Les activ­ités de soins réfor­mées mais non listées par le décret n° 2024-268 du 25 mars 2024 relatif à la sim­pli­fi­ca­tion de la mise en œuvre de la réforme des autori­sa­tions d’ac­tiv­ités de soins doivent faire l’objet d’une déc­la­ra­tion de com­mence­ment d’activité.

Pour mémoire, il s’agit des activ­ités suiv­antes : soins cri­tiques, médecine nucléaire, chirurgie (dont chirurgie baria­trique mais hors neu­rochirurgie et chirurgie car­diaque), chirurgie oncologique, traite­ment médica­menteux sys­témiques du can­cer, car­di­olo­gie inter­ven­tion­nelle, radi­olo­gie diag­nos­tique et radi­olo­gie inter­ven­tion­nelle, AMP (unique­ment prélève­ment d’ovocytes en vue de leur con­ser­va­tion pour la réal­i­sa­tion ultérieure d’une assis­tance médi­cale à la pro­créa­tion et activ­ités rel­a­tives à la con­ser­va­tion des gamètes en vue de la réal­i­sa­tion ultérieure d’une assis­tance médi­cale à la pro­créa­tion).

Nous avons été alertés sur le fait que cer­taines agences régionales de san­té (ARS) indiquent au sein de leurs déci­sions d’autorisations d’activités de soins réfor­mées mais « hors loi Val­letoux » que « La mise en œuvre de cette autori­sa­tion est réputée effec­tive au jour de la déci­sion. »

Or, les dis­po­si­tions de l’article R. 6122–37 du code de la san­té publique (CSP) prévoient que lorsque le tit­u­laire de l’autorisation débute l’activité de soins, il doit en faire la déc­la­ra­tion au directeur général de l’ARS (DG ARS). De plus, la durée de valid­ité d’une autori­sa­tion est comp­tée à par­tir de la date de récep­tion de cette déc­la­ra­tion.

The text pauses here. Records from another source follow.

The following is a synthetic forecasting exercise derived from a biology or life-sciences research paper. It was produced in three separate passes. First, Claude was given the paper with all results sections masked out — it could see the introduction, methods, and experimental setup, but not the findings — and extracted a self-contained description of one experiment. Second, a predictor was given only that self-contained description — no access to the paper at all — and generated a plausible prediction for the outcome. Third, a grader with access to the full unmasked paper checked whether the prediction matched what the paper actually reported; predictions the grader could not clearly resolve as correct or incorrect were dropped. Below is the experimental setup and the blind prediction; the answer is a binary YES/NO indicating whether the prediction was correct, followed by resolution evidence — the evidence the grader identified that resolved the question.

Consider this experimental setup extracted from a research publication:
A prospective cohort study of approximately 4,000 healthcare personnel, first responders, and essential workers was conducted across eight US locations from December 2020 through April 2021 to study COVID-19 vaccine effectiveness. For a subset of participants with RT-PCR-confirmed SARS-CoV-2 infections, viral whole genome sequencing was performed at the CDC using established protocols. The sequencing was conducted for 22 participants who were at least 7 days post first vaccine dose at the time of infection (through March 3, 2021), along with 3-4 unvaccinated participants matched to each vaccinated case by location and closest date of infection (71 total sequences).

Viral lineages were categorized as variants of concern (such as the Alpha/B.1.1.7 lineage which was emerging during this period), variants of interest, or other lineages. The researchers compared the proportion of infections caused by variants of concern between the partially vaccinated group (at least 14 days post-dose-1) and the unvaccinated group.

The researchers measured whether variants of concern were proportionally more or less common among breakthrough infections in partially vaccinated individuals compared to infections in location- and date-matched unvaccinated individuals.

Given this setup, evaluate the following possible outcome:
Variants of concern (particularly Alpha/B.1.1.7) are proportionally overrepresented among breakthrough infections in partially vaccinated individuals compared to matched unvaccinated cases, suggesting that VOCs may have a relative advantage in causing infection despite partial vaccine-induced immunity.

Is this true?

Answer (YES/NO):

Arti­cle R. 6122–37 du CSP : « I.-La durée de valid­ité des autori­sa­tions men­tion­née à l’ar­ti­cle L. 6122–8 est fixée à sept ans.
II.-Lorsque le tit­u­laire de l’au­tori­sa­tion débute l’ac­tiv­ité de soins ou met en ser­vice l’équipement matériel lourd, il en fait sans délai la déc­la­ra­tion au directeur général de l’a­gence régionale de san­té qui a délivré l’au­tori­sa­tion.
III.-La durée de valid­ité d’une autori­sa­tion est comp­tée à par­tir de la date de récep­tion de cette déc­la­ra­tion.
IV.-Lorsque l’au­tori­sa­tion est renou­velée, la nou­velle durée de valid­ité court à par­tir du jour suiv­ant l’échéance de la durée de valid­ité précé­dente. »

Les activ­ités con­cernées par la réforme et « hors Val­letoux » doivent donc faire l’objet par leur tit­u­laire d’une déc­la­ra­tion de com­mence­ment d’activité, même si les étab­lisse­ments de san­té exerçaient déjà ces activ­ités.

A toutes fins utiles, vous voudrez bien trou­ver en cli­quant sur le lien un mod­èle de cour­ri­er de déc­la­ra­tion de com­mence­ment d’activité de soins ou de mise en ser­vice d’EML.

2 — Délai pour l’atteinte des seuils :

Pour mémoire, les activ­ités de soins soumis­es à seuils sont la car­di­olo­gie inter­ven­tion­nelle (arti­cle R. 6123–133‑2 du CSP), la chirurgie baria­trique (arti­cle R. 6123–212 du CSP), la chirurgie car­diaque (arti­cle R. 6123–74 du CSP), la can­cérolo­gie (arti­cle R. 6123–91‑4 du CSP) et la neu­ro­ra­di­olo­gie inter­ven­tion­nelle (arti­cle R. 6123–110 du CSP).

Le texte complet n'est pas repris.